#### [THE INPUT]

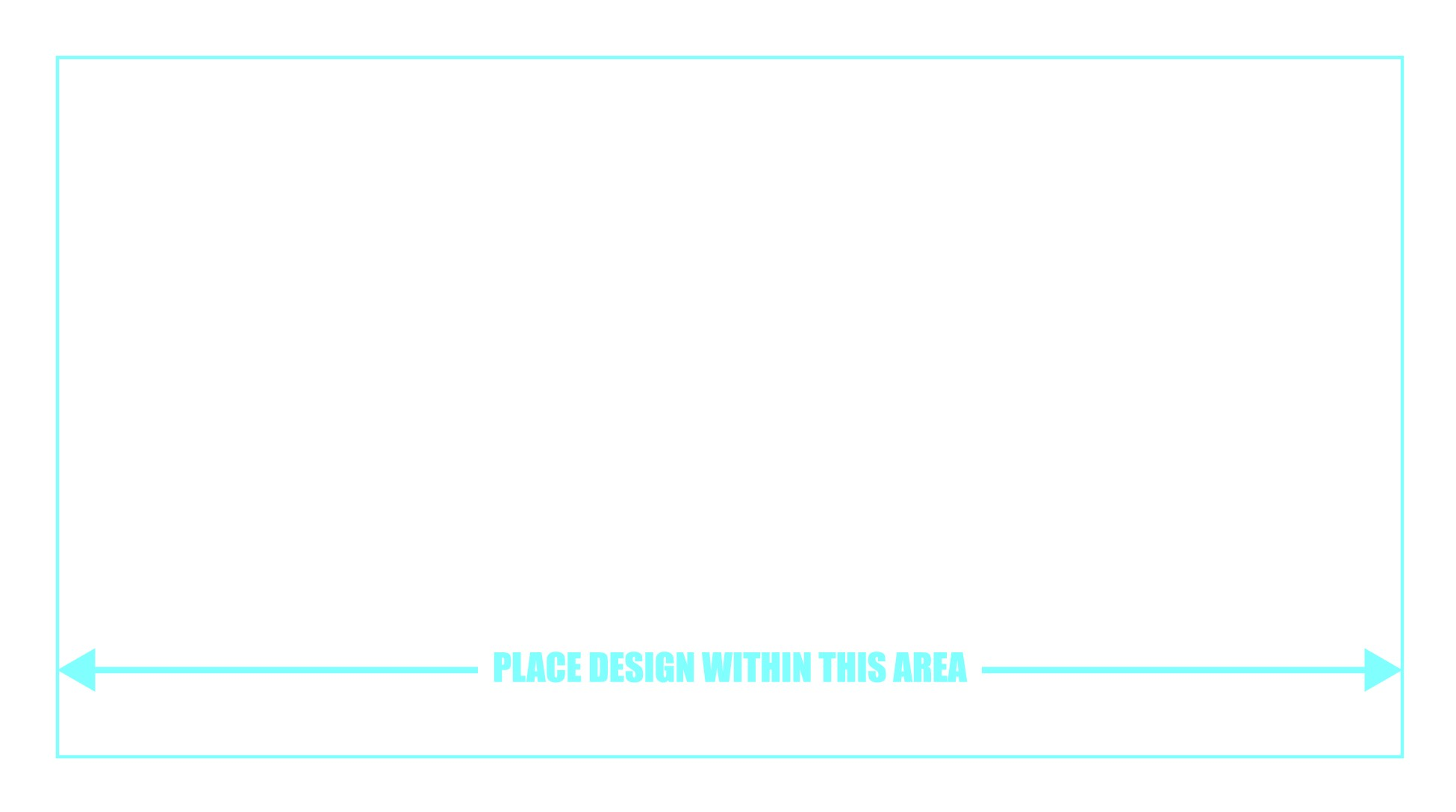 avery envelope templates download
---
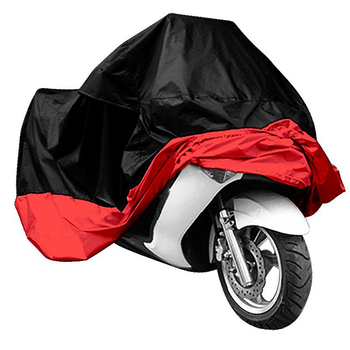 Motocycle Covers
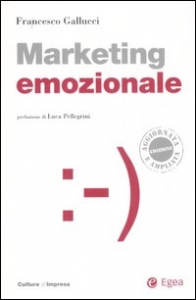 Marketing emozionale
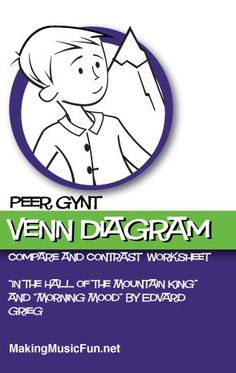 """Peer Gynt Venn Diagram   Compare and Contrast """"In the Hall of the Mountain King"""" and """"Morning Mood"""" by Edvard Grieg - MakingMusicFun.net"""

#### [DESCRIPTION OF THE TASK]
Return exactly the lines of the material above, starting at the line containing "Marketing emozionale" and finishing at the line containing "Gynt Venn Diagram", without any pictures.

#### [RESPONSE]
 Marketing emozionale
 """Peer Gynt Venn Diagram   Compare and Contrast """"In the Hall of the Mountain King"""" and """"Morning Mood"""" by Edvard Grieg - MakingMusicFun.net"""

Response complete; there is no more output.